The Wire at 15: how the final episode brought home its central themes
The Wire ended as it started. A city rife with crime, corruption and poverty; those with noble intentions often coming off worse than those with bad. It was strikingly bittersweet. Despite failing to win a single Emmy Award, and receiving modest viewing figures, The Wire is widely regarded as the greatest TV series of all time. This status was sealed for many in the show’s feature-length finale.
The title of its closing episode is ‘-30-‘, a journalistic term used to signify the end of a story. But the story presented by The Wire is one of a never-ending cycle that has plagued Baltimore for years. There would be no magical happy ending in which ‘the game’ is vanquished. Because in real life, that’s not how it goes.
A never-ending cycle of corruptive power
-30- begins with the discovery that the “red ribbon killer”, invented by McNulty to force a U-turn on police cuts, is a fabrication. Instead of making the news public, however, Mayor Tommy Carcetti covers this up for fear of his planned campaign for Governor being undone. And Jimmy McNulty lives to fight another day. Carcetti, a once idealistic and ambitious do-gooder, has become the self-serving politician he once reviled – and the cover-up works. He succeeds in his bid to become Governor. Sherryl Vint, author of ‘The Wire (TV Milestone Series)’, notes that this embodies a theme of the final season, and the drama as a whole. “The core message retained by this finale is that political capital – and real capital – is what rules the day,” she says. “Those in power would rather participate in a cover-up than jeopardise their own career advancement. “Power corrupts: whatever the ideals characters had about entering the police force or municipal office, they are – mostly – susceptible to rationalisation that tells them they can do more once they have themselves advanced.”
Duquan and Michael succeed Bubbles and Omar
The fate of the younger characters is also sealed in the show’s finale. Duquan “Dukie” Weems falls into drug addiction, while Michael Lee resorts to robbing dealers. The pair essentially step into the roles of two other major characters who came before them. Duquan replaces Bubbles as a vagrant ‘dope-fiend’; Michael becomes the successor to enigmatic gunman Omar.
“Dukie and Michael become reinvented version of Bubbles and Omar,” says Vint, “and the cycle continues because there is no systemic change.” Vint notes that anyone who escapes the cycle is in the minority. Bubbles comes off the drugs and moves in with his sister, while Namond Brice is adopted by Howard “Bunny” Colvin. But these are notable exceptions. “There are only moments of individual transcendence of this system, such as Namond being taken into a new environment, which allows his life to unfold on a different trajectory.”
Systems and greed
The continuing merry-go-round sees other notable examples of shoes being filled. Sydnor fills the role of rule-breaking good cop, replacing Jimmy McNulty. Marlo Stanfield succeeds where Stringer Bell failed as an ambitious criminal entrepreneur (though, ironically, he still longs for the game, while Stringer wished to be free of it). The reason for the cycle continuing is the refusal of those in power to instigate proper and effective change, beyond self-serving “cosmetic” change.

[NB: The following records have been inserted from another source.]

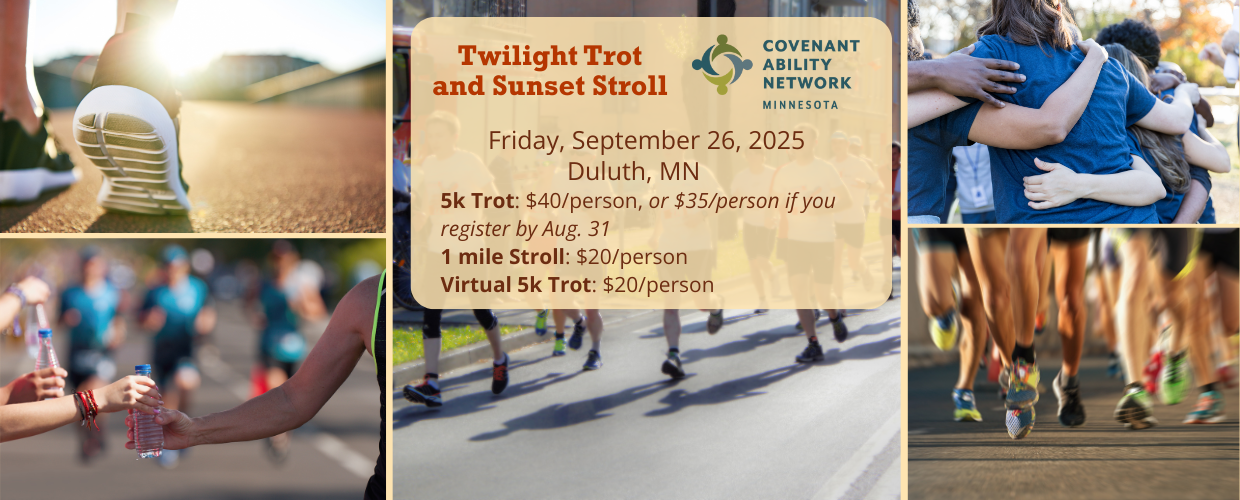 Twilight Trot and Sunset Stroll

COVENANT ABILITY NETWORK MINNESOTA

Friday, September 26, 2025
Duluth, MN

5k Trot: $40/person, or $35/person if you register by Aug. 31
1 mile Stroll: $20/person
Virtual 5k Trot: $20/person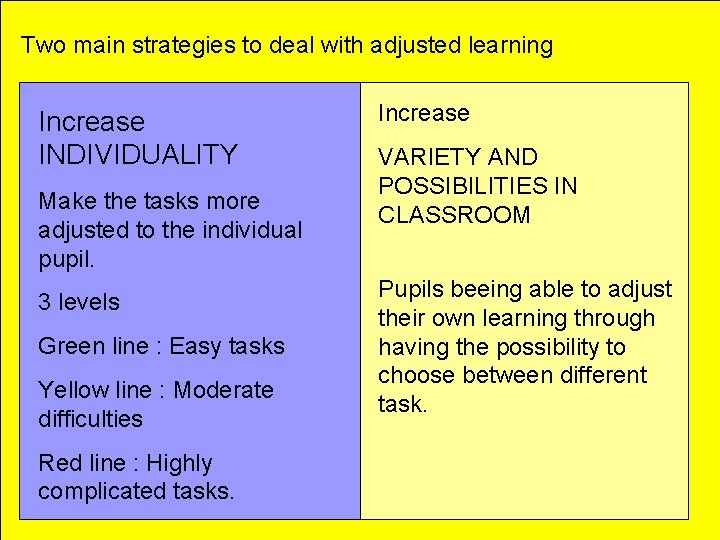 Two main strategies to deal with adjusted learning

Increase INDIVIDUALITY

Make the tasks more adjusted to the individual pupil.

3 levels

Green line : Easy tasks

Yellow line : Moderate difficulties

Red line : Highly complicated tasks.

Increase

VARIETY AND POSSIBILITIES IN CLASSROOM

Pupils beeing able to adjust their own learning through having the possibility to choose between different task.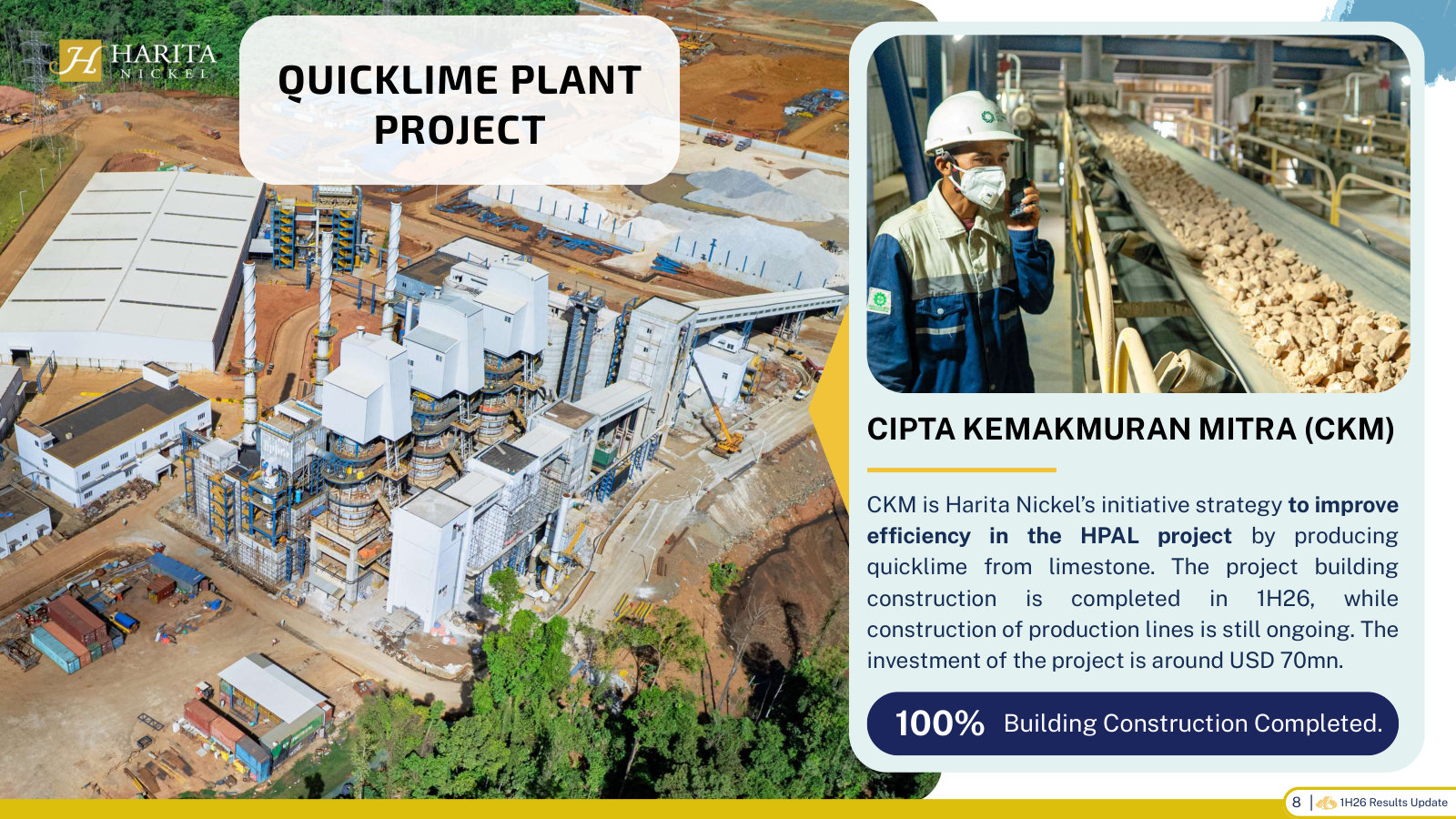 HARITA NICKEL

QUICKLIME PLANT PROJECT

CIPTA KEMAKMURAN MITRA (CKM)

CKM is Harita Nickel's initiative strategy to improve efficiency in the HPAL project by producing quicklime from limestone. The project building construction is completed in 1H26, while construction of production lines is still ongoing. The investment of the project is around USD 70mn.

100% Building Construction Completed.

8 | 1H26 Results Update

“The cycle of crime is not never-ending because of some kind of fatalism or inherent failure of humanity,” says Vint. “The cycle doesn’t end because structural or systemic change is never achieved, and all efforts to make these necessary changes are always shut down for political reasons.”

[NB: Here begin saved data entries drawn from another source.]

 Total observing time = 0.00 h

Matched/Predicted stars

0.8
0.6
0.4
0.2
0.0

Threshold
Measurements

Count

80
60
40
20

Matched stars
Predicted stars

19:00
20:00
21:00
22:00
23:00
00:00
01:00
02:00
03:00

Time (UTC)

Baltimore’s issues are universal
The final shot of The Wire is a panoramic view of the show’s real central character – Baltimore. Most remarkable about The Wire , perhaps, was its ability to raise awareness of systemic issues that plague not just Baltimore, but the wider world. Vint believes the show’s central themes of political greed, forgotten communities and a broken system were all meshed together to portray the aftermath of abandoned industrial centres. “The real story is what happens to rust belt cities when work leaves, how economic struggle ties in with other problems like systemic racism, and what it means to be born into that world.”